**Direction:** Reproduce the entries verbatim from the line containing "What precise distance" through the last line of the entries, both included. Omit the pictures.

**Exercise materials:**
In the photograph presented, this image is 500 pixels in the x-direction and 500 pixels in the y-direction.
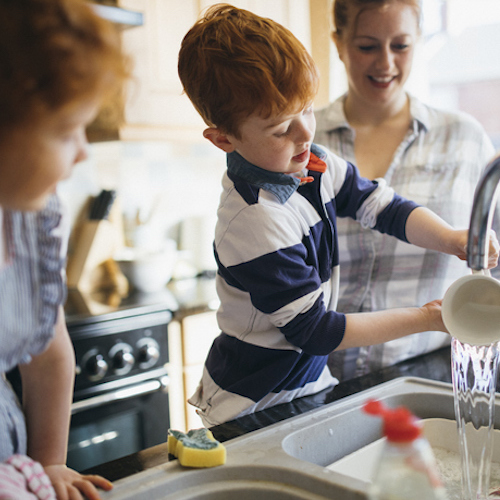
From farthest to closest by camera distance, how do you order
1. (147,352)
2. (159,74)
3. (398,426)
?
(159,74)
(147,352)
(398,426)

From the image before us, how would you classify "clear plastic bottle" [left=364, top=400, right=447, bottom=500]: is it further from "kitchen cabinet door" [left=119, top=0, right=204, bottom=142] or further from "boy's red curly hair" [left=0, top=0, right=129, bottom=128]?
"kitchen cabinet door" [left=119, top=0, right=204, bottom=142]

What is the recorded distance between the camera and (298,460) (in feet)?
2.39

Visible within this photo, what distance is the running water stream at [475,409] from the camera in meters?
0.82

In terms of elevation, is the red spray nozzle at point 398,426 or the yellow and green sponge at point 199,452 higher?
the red spray nozzle at point 398,426

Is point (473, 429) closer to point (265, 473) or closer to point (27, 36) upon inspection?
point (265, 473)

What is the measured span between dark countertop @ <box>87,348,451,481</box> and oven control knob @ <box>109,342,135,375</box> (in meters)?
1.10

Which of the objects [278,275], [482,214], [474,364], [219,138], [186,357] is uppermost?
[219,138]

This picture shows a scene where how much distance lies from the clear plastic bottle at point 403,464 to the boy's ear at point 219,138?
567mm

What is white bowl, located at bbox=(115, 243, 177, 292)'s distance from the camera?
242 centimetres

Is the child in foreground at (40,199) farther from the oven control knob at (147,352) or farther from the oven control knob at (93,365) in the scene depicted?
the oven control knob at (147,352)

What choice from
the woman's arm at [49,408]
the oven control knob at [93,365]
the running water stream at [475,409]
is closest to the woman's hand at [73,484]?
the woman's arm at [49,408]

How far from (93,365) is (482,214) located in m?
1.50

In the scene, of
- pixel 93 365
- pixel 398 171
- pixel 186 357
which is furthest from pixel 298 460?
pixel 186 357

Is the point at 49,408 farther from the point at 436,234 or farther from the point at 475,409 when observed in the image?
the point at 436,234
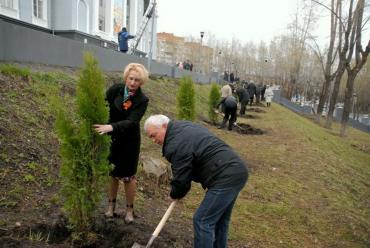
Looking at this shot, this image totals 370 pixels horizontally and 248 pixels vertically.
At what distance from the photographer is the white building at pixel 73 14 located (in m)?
20.1

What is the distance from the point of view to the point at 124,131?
14.1 ft

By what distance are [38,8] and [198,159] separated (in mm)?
22410

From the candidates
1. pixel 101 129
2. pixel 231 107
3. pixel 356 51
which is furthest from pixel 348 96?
pixel 101 129

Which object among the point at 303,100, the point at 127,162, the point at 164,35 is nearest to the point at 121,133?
the point at 127,162

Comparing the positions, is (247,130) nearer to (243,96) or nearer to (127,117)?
(243,96)

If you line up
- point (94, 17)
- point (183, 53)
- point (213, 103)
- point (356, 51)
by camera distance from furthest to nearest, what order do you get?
point (183, 53) < point (94, 17) < point (356, 51) < point (213, 103)

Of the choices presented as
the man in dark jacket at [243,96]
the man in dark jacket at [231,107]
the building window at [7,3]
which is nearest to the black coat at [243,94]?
the man in dark jacket at [243,96]

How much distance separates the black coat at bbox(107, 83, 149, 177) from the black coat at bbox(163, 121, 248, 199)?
2.66 feet

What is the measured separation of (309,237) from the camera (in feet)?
18.9

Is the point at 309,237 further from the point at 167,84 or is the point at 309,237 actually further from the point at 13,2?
the point at 13,2

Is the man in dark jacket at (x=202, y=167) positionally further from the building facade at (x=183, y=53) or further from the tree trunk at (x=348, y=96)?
the building facade at (x=183, y=53)

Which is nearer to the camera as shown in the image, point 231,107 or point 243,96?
point 231,107

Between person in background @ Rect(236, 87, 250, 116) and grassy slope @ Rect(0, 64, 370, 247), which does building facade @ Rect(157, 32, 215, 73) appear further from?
grassy slope @ Rect(0, 64, 370, 247)

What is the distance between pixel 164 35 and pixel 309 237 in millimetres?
115183
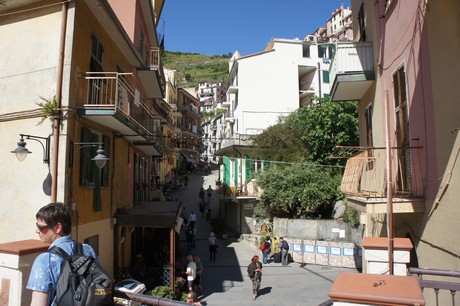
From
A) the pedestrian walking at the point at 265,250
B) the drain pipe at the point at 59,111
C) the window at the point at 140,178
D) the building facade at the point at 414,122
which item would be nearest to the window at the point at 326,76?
the pedestrian walking at the point at 265,250

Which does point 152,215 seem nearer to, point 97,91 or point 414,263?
point 97,91

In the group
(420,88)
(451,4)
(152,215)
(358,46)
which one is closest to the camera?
(451,4)

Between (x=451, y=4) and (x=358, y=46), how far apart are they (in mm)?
6123

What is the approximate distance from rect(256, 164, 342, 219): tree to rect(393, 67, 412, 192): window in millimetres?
14478

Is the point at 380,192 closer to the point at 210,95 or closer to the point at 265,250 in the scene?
the point at 265,250

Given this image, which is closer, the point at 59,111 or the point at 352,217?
the point at 59,111

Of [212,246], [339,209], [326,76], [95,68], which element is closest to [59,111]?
[95,68]

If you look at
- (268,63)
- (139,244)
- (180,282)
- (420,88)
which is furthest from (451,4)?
(268,63)

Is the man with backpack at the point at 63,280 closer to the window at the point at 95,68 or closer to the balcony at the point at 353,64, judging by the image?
the window at the point at 95,68

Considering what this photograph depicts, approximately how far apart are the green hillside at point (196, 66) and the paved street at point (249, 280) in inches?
4619

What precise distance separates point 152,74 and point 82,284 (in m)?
16.0

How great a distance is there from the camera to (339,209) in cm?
2327

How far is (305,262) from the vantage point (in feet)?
69.2

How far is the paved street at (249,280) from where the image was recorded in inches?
564
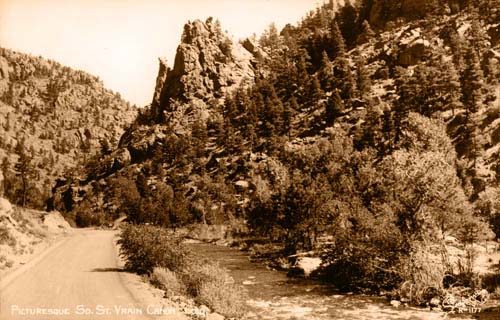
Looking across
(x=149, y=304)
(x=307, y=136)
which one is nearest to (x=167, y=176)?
(x=307, y=136)

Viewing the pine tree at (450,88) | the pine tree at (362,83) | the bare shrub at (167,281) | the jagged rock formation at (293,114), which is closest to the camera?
the bare shrub at (167,281)

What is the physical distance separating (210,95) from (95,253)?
447ft

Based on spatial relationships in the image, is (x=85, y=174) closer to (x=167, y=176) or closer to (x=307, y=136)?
(x=167, y=176)

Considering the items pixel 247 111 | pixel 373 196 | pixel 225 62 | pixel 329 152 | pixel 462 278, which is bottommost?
pixel 462 278

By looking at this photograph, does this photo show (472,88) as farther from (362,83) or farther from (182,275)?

**Solution below:**
What precise distance separates point 152,74 and point 82,284 (in m)?
16.0

How great a distance is there from the camera to (339,209) in cm?
2327

How far is (305,262) from the vantage point (in feet)?
69.2

How far is the paved street at (249,280) from where the image was recorded in inches?
564
Looking across
(x=149, y=304)
(x=307, y=136)
which one is nearest to (x=167, y=176)?
(x=307, y=136)

Viewing the pine tree at (450,88) | the pine tree at (362,83) | the bare shrub at (167,281) | the jagged rock formation at (293,114), which is closest to the camera?
the bare shrub at (167,281)

What is the physical distance separating (210,95) from (95,253)?
447ft

Based on spatial relationships in the image, is (x=85, y=174) closer to (x=167, y=176) or closer to (x=307, y=136)?
(x=167, y=176)

Considering the items pixel 247 111 | pixel 373 196 | pixel 225 62 | pixel 329 152 | pixel 462 278, which is bottommost?
pixel 462 278

By looking at this photograph, does this photo show (472,88) as farther from (362,83) or farther from (182,275)?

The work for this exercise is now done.